Our overall objective is to develop a comprehensive treatment of survivability for wireless access networks. This talk will discuss our initial focus on radio-level survivability of cellular and PCS networks which is two-fold. Our first focus is on network design for survivability. We propose cellsite architectures that provide dual-homing to mobile users and multilayer adaptive resource management protocols that dynamically redistribute radio resources on an as-needed basis. The examples described include adaptive channel allocation and admission control algorithms.

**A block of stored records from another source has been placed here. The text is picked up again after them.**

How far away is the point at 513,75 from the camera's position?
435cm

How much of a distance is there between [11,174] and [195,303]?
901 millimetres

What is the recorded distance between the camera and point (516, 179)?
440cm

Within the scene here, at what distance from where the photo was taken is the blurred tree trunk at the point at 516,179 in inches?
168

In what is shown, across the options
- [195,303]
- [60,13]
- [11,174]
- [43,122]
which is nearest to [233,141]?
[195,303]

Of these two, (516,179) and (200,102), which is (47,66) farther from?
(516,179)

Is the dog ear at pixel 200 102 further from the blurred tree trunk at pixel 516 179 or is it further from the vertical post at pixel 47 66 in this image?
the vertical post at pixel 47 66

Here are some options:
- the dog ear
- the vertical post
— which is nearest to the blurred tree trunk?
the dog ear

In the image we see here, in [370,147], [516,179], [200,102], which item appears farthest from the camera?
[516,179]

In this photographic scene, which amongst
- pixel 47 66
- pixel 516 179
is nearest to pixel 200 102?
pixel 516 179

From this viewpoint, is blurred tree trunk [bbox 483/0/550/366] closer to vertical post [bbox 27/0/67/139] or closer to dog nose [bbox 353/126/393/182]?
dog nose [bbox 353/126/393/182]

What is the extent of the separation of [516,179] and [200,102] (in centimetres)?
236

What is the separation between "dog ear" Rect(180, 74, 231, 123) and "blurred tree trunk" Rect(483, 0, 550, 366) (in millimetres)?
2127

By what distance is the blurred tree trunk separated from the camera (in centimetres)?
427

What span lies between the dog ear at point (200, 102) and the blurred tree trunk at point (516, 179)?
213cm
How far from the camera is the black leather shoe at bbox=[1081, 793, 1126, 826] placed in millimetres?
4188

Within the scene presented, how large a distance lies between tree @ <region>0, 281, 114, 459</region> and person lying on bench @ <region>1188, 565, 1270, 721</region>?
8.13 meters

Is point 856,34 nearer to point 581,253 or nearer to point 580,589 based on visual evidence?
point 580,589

Our second focus is on survivability analysis. We are working to define real-time metrics to characterize and identify the critical states of mobile network performance in the wake of channel failures, congestion, signal degradation, etc. We use these metrics to define a survivability index as a cost/performance function. We use our discrete-event simulation tools for comparative analysis of proposed algorithms. As these algorithms need to operate at multiple layers of the communications architecture, proper evaluation of such techniques must take into account a variety of simulation scenarios, parameterized by a large number of variables that need to be monitored in real-time. To handle this state-space explosion, we are using information visualization techniques to understand the complex spatial and temporal relationships between performance and cost metrics that influence adaptive algorithms. The dynamic visualizations of system variables and interactions among them are fundamental to leveraging the user's intuition and domain expertise to help explore (and reduce) a large search space of these variables.

Biography:
Teresa A. Dahlberg received a B.S. in Electrical Engineering from the University of Pittsburgh in 1984 and an M.S. and Ph.D. in Computer Engineering from the North Carolina State University in 1990 and 1993. Teresa worked as a hardware and software developer with the IBM Corp. for ten years prior to joining the Electrical and Computer Engineering department at the University of North Carolina at Charlotte as an assistant professor in 1995. When the university created the College of Information Technology in July 2000, Teresa moved to the Computer Science department in the new college. Her research interests include wireless and mobile networks, adaptive algorithms, fault-tolerance, as well as simulation and information visualization methods of analysis.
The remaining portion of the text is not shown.